In our play, Kara Ben Nemsi, the famous protagonist of Karl May’s books – escapes the East and, together with a group of actors, from Kosovo, heads towards the German Lands. In this almost-epic journey, he meets Slavoj Zizek, Peter Handke, a member of Nationalsozialistischer Untergrund and several other characters.
An idealized West, a nest of wisdom, science, culture and civilization, peopled by skillful and bright Catholics who keep their word, on one side; an exotic and despotic East full of ignorant people who have no dignity, thieves and Muslims for whom to plunder is God, on the other: this is part of the literary heritage of some of the novels of Karl May, the cult German author.
What is the impact of May’s work in the West today – especially in the Germanic lands, from which he comes?
The play takes a scan of today’s Europe, its assumed cultural and civilizing values, its democracy that is proclaimed as holy, and which, in the babel of bureaucratic letters of the EU, comes to us in the shape of Eurovision – the music contest – that is, as a Europe of love, harmony, glow and diversity that, at its core and in reality, is also an arrogant, Eurocentrist and even racist Europe with anti-Muslim and anti-eastern sentiments! It is a Europe that glows from the outside, and revels in stereotypes on the inside!
While Karl May and his literary works can be ‘excused’ with the justification that he lived in a century of ignorance, darkness and limited communication opportunities and access to information, how can we excuse and justify an author like Peter Handke? An author of our time who denies the genocide in Bosnia and who [in the name of artistic freedom, of course] has been taken under protection by many European intellectuals and journalists, furthermore, whose contribution is acknowledged and appreciated not only with the Ibsen Award, but also the Nobel Prize for Literature!

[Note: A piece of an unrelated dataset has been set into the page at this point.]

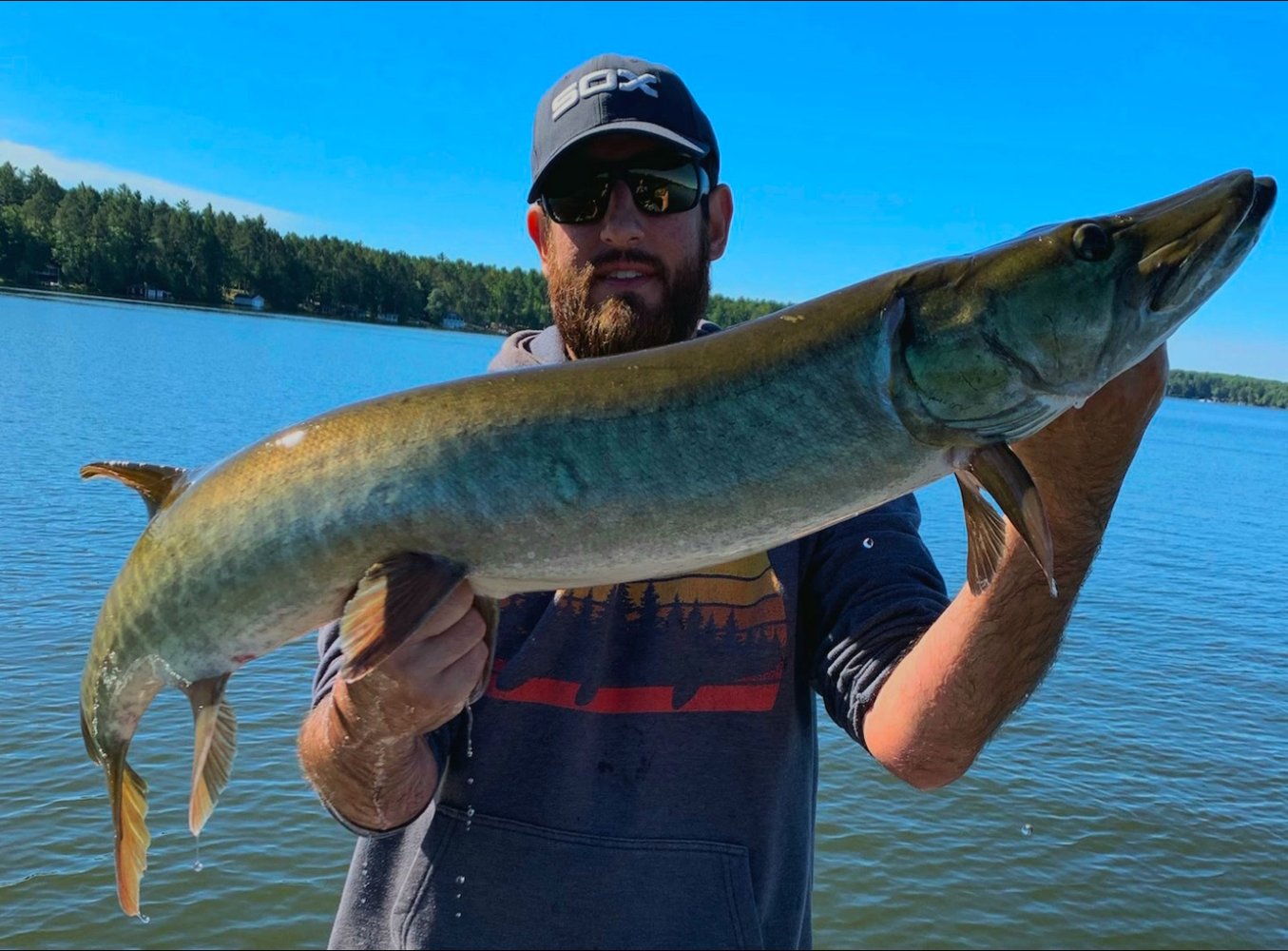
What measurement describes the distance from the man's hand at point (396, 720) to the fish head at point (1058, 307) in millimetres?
1219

Here is the overview of a Europe that, besides the four freedoms and egalitarianism, is creating itself another side with a gloomy and a dark future, even. The European Trumps are on their way! The curtain is open, their path is being paved beautifully with flowers and confetti, even literary ones! The speeches of Handke and his ilk are there for those who will want to create a “Let’s make Europe great again,” a Europe from which the new Kara Ben Nemsi will take off – this time not with horses but probably with tanks – to explore, educate and civilize the barbaric East – and every other East that is not like their West. It is in this way that frustration and racism towards Balkan refugees and those from third world countries, continues to flourish in the East as well.